Phyto-oestrogens are found in around 300 foods, including many fruits and vegetables, sunflower and sesame seeds and rye, but most of all soybeans – good sources of which include tofu, soya milk and soya flour. Their potential anti- oxidant and anti-cancer properties have made these compound central to extensive research in phytochemical and nutritional studies.
A fundamental factor in phyto- oestrogen research is the absence of a ‘biomarker’ – a reliable biochemical snapshot of human exposure (or effects of exposure) to a particular pollutant or compound. Under the guidance of Professor John Cummings, a biomarker expert at Dundee’s Ninewells Hospital, Dr Ritchie set about identifying and validating several suitable biomarkers of phyto-oestrogen exposure. Biomarkers, which have long-term reliability and accuracy, can be used to measure exposure to a compound and the effect of such exposure on the risk of developing diseases.

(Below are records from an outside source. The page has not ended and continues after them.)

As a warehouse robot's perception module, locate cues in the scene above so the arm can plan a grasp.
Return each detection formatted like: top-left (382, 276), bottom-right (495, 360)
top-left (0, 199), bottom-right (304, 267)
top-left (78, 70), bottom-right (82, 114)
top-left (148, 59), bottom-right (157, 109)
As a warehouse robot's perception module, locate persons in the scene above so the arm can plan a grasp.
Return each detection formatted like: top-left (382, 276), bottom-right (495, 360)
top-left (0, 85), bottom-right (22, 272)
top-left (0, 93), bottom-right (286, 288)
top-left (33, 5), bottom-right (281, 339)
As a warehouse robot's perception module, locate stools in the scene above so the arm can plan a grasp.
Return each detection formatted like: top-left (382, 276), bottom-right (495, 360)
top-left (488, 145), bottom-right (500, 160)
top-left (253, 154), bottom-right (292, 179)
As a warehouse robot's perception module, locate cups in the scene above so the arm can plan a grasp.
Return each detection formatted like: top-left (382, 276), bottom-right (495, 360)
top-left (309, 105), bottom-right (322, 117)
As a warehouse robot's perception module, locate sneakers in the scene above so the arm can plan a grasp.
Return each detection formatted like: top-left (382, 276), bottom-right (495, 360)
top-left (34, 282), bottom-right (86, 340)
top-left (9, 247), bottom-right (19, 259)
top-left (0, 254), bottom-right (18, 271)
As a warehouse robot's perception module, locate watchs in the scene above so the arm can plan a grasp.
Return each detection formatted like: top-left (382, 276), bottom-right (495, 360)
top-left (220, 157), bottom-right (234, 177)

“It was a case of going back to basics,” said Dr Ritchie. “It’s amazing that no-one has developed a biomarker of phyto-oestrogen exposure before,” she said.
In recent years, it has been claimed that phyto-oestrogens can also help prevent prostate cancer as well as alleviate the symptoms (mood swings, hot flushes) of the menopause, though this has yet to be proved. Dr Ritchie’s database however, will assist researchers in painting a clearer picture of the use and effects of these plant hormones, which could be invaluable for the future prevention of breast cancer or assistance in its treatment.
The database – which will be made freely available to researchers across the World via the University of St Andrews’ website – is already being used in an Edinburgh-based prostate cancer study.
To build the database and validate biomarkers of phyto-oestrogen exposure, Dr Ritchie enlisted almost ninety volunteers from all over Scotland; healthy, cancer- free women aged between 18 and 81, who each kept a food diary for up to six months. They returned their food diaries and diets to Dr Ritchie and supplied her with over 500 blood, urine and diet samples so that she could measure exposure to phyto-oestrogens. Some men were included in the research to prove that the biomarkers were reliable regardless of gender.
Dr Ritchie has presented her research at conferences in Scotland, the US, Germany and Ireland this year and will publish the results an upcoming issue of the prestigious British Journal of Nutrition. The research is also currently under review by the European Journal of Clinical Nutrition and the new Journal of Evidence-Based Integrative Medicine.
Dr Ritchie, who trained and worked as a Chemistry teacher before returning to full-time research, is an advocate of Complementary Medicine, and has assisted in the treatment of patients with cancer and with the care of babies in special care units using such therapies.
During the course of her research, Dr Ritchie collaborated with colleagues at the University’s Schools of Medicine and Chemistry, including Professor Michael Steel, an expert in breast cancer; Dundee’s Ninewells Hospital and the Scottish Crop Research Institute.